Thread: Very slow updates when using IN syntax subselect

Very slow updates when using IN syntax subselect

From
Bryce Nesbitt
Date:
If I do:   select event_id from event join token using                   (token_number) where token_status=50 and
reconciled=false limit 1;
Then:   update event set reconciled=true where event_id={XXX};


It returns in about a second, or less.  But If I do the same thing with
the IN syntax:
   update event set reconciled=true where event_id in   (select event_id from event join token using (token_number)
wheretoken_status=50 and reconciled=false LIMIT 1);
 

On a 4 CPU machine, 2 CPU's peg at 100%, and the request just eats CPU
forever.  Any clues what might be going on?  Help would be much
appreciated.  I'm not seeing this on all my DB's... just the important ones.
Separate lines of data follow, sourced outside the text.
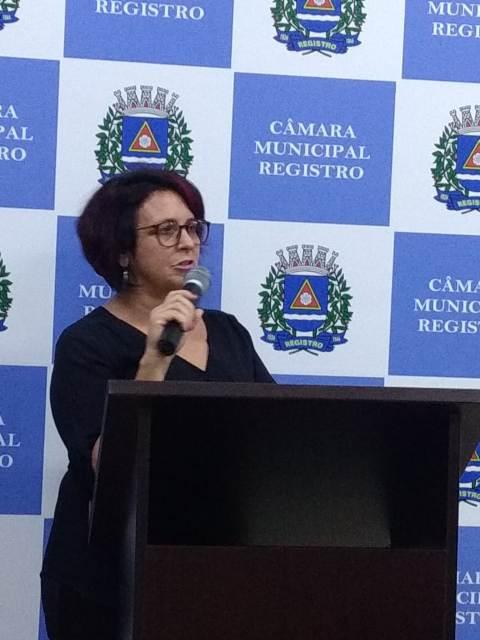 Moção apresentada pela Vereadora Sandra é aprovada, por unanimidade, para garantir de condições de trabalho aos profissionais da educação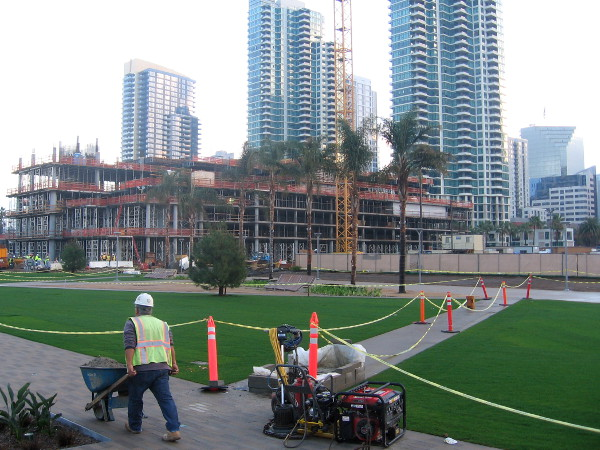 New hotel being built next to Lanefield Park on San Diego's Embarcadero.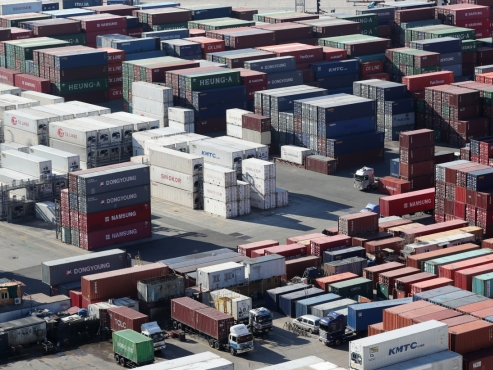 Slowing exports weigh on S. Korea's economic growth: ministry
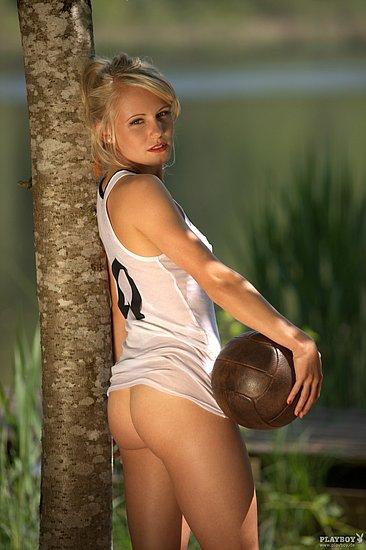 german_national_woman_soccer_team_naked_playboy_07.jpg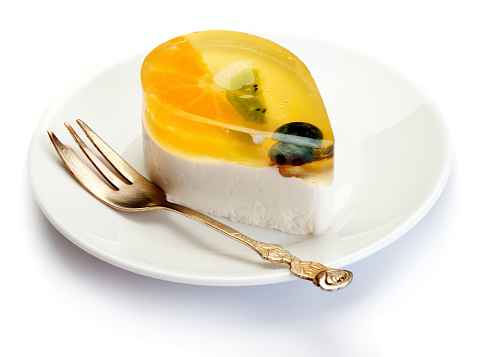 Kiwi「Fruits and jelly cake on white plate」:スマホ壁紙(10)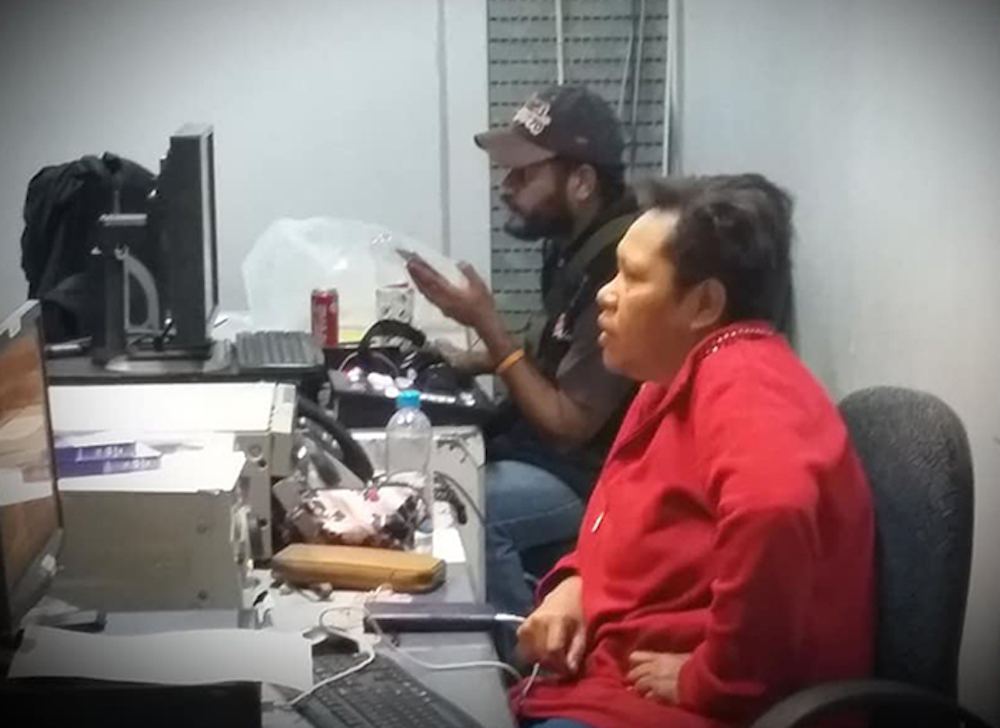 PNG: EMTV staff protest over sacking of \'flawless\' news.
PostgreSQL 7.4.1 on i686-pc-linux-gnu, compiled by GCC gcc (GCC) 3.2.3
20030502 (Red Hat Linux 3.2.3-20)



Re: Very slow updates when using IN syntax subselect

From
Tom Lane
Date:
Bryce Nesbitt <bryce1@obviously.com> writes:
>     update event set reconciled=true where event_id in
>     (select event_id from event join token using (token_number)
>      where token_status=50 and reconciled=false LIMIT 1);

> On a 4 CPU machine, 2 CPU's peg at 100%, and the request just eats CPU
> forever.

What does EXPLAIN show for this and for the base query?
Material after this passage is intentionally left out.